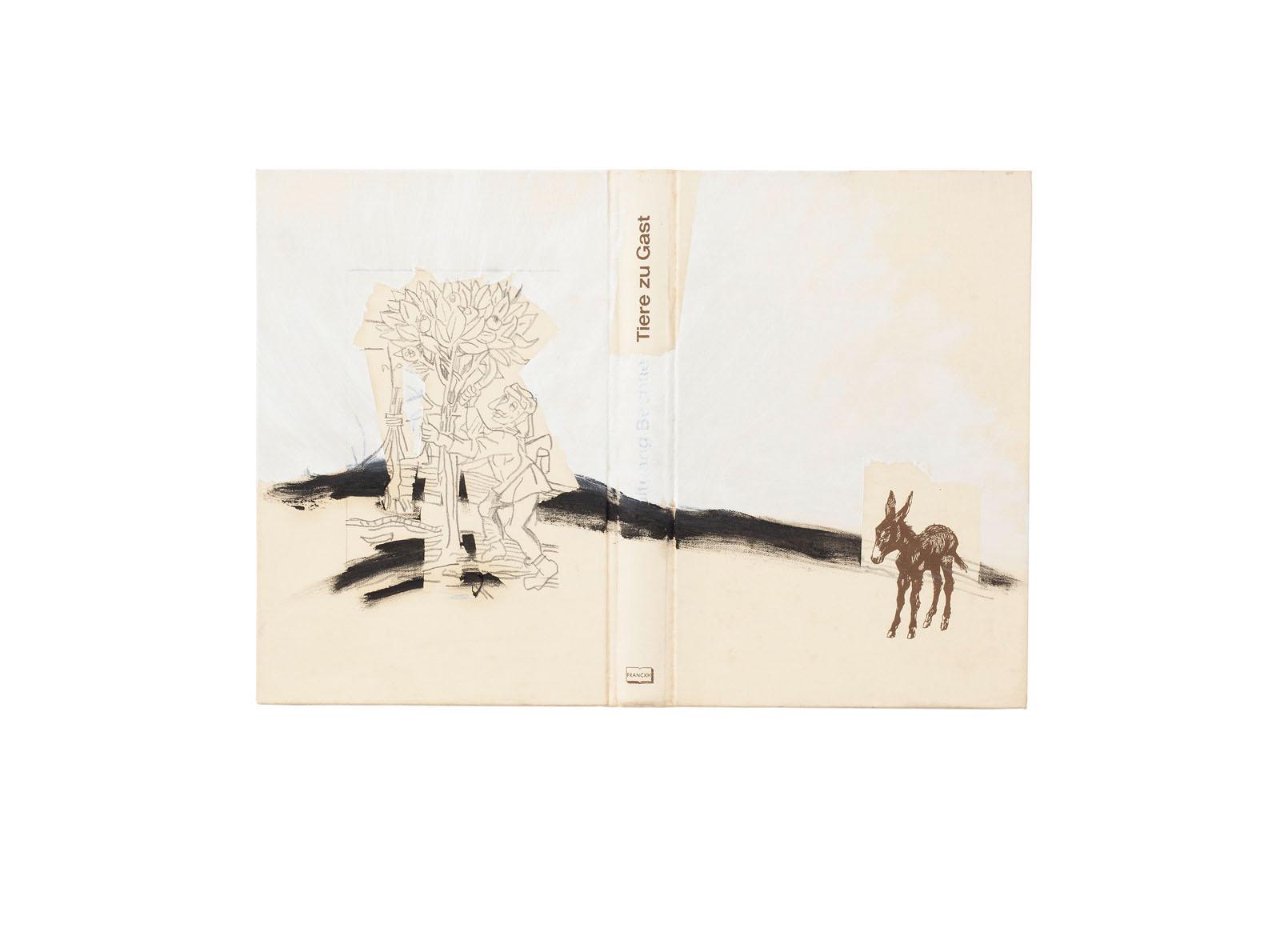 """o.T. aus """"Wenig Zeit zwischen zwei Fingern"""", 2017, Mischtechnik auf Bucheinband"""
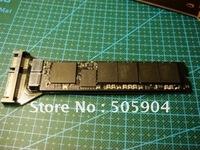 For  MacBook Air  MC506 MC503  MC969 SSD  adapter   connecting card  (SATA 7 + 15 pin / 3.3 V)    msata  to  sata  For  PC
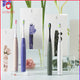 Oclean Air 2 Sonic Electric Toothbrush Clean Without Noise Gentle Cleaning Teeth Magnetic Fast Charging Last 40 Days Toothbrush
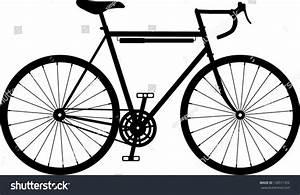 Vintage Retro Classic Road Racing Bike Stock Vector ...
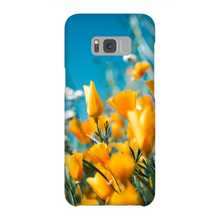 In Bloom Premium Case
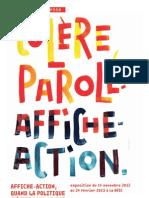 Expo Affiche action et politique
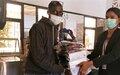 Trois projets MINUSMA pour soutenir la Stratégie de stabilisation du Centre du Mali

• _WHAT THE TASK ASKS_
After removing the pictures, repeat the remaining records exactly.

• _WRITTEN SOLUTION_
 """o.T. aus """"Wenig Zeit zwischen zwei Fingern"""", 2017, Mischtechnik auf Bucheinband"""
 For  MacBook Air  MC506 MC503  MC969 SSD  adapter   connecting card  (SATA 7 + 15 pin / 3.3 V)    msata  to  sata  For  PC
 Oclean Air 2 Sonic Electric Toothbrush Clean Without Noise Gentle Cleaning Teeth Magnetic Fast Charging Last 40 Days Toothbrush
 Vintage Retro Classic Road Racing Bike Stock Vector ...
 In Bloom Premium Case
 Expo Affiche action et politique
 Trois projets MINUSMA pour soutenir la Stratégie de stabilisation du Centre du Mali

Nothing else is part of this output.